▸ **TASK ITEM**: From the listing below, pull each line that includes "covariance".

▸ **TASK INPUTS**:
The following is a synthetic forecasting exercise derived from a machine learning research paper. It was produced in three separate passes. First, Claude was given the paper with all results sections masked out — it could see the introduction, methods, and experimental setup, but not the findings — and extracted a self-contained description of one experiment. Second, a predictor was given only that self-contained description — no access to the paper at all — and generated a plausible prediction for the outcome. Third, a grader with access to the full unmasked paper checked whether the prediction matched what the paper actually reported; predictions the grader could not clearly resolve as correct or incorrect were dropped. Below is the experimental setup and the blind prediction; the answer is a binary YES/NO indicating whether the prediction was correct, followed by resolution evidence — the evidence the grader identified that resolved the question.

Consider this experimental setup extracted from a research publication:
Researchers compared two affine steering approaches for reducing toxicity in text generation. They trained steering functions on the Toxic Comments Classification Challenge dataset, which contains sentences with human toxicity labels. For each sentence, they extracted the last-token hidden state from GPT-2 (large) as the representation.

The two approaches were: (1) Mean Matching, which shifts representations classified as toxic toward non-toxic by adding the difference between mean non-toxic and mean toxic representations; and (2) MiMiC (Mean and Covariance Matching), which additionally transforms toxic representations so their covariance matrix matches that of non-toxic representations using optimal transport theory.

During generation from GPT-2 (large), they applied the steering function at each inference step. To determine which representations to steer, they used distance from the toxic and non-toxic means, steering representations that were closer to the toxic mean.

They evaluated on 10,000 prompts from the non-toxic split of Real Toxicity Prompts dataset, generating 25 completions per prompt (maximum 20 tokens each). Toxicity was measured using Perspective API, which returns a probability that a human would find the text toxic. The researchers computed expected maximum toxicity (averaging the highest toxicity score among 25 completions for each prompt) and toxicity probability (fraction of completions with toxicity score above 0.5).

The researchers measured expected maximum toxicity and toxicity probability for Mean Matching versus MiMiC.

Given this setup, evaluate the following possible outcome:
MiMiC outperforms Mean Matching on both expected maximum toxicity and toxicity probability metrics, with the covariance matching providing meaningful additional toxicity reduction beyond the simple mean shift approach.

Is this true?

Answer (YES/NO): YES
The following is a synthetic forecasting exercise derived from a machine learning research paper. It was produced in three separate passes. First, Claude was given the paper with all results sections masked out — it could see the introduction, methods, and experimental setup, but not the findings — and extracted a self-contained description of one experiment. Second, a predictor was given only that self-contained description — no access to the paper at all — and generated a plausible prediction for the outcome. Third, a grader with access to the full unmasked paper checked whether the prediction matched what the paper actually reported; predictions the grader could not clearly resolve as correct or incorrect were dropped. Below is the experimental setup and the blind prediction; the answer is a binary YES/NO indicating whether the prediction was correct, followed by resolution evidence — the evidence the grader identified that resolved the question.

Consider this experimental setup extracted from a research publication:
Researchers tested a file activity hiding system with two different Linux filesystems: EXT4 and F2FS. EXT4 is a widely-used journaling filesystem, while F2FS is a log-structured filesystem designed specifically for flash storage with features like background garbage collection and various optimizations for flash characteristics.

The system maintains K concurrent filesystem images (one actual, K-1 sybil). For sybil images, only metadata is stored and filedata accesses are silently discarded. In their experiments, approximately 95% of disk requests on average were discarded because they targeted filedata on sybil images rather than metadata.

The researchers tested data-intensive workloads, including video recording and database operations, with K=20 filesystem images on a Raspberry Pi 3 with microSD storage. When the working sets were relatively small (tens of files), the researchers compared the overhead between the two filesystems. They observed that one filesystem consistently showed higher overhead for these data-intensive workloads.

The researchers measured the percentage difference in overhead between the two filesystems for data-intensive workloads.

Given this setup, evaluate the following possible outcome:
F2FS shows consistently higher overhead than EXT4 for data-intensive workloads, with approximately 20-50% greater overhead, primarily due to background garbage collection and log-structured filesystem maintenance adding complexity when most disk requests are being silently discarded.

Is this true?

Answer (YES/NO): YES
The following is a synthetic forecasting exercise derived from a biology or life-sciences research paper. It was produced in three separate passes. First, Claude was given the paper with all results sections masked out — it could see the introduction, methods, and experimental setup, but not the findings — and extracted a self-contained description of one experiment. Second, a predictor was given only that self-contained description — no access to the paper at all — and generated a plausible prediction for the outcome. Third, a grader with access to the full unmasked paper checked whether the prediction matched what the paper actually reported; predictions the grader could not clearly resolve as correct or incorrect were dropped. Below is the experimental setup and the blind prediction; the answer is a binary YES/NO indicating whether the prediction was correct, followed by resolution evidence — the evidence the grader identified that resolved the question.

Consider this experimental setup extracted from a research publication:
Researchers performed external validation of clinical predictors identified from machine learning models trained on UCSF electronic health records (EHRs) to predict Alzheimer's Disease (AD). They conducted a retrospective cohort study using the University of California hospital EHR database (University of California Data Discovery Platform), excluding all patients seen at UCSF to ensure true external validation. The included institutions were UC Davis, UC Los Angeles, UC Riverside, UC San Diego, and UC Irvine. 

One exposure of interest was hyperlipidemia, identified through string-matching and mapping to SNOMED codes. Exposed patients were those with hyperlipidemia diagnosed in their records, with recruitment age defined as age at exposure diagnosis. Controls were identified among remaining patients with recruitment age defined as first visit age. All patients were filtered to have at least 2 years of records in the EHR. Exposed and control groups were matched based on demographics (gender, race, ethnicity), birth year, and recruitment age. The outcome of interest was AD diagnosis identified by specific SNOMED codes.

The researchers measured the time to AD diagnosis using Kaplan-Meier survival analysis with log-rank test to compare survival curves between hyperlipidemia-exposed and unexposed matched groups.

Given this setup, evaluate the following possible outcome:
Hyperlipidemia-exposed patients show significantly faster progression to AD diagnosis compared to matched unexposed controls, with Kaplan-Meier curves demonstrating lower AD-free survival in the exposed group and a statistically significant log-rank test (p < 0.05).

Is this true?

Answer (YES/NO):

▸ **SOLVED EXERCISE**:
The two approaches were: (1) Mean Matching, which shifts representations classified as toxic toward non-toxic by adding the difference between mean non-toxic and mean toxic representations; and (2) MiMiC (Mean and Covariance Matching), which additionally transforms toxic representations so their covariance matrix matches that of non-toxic representations using optimal transport theory.
MiMiC outperforms Mean Matching on both expected maximum toxicity and toxicity probability metrics, with the covariance matching providing meaningful additional toxicity reduction beyond the simple mean shift approach.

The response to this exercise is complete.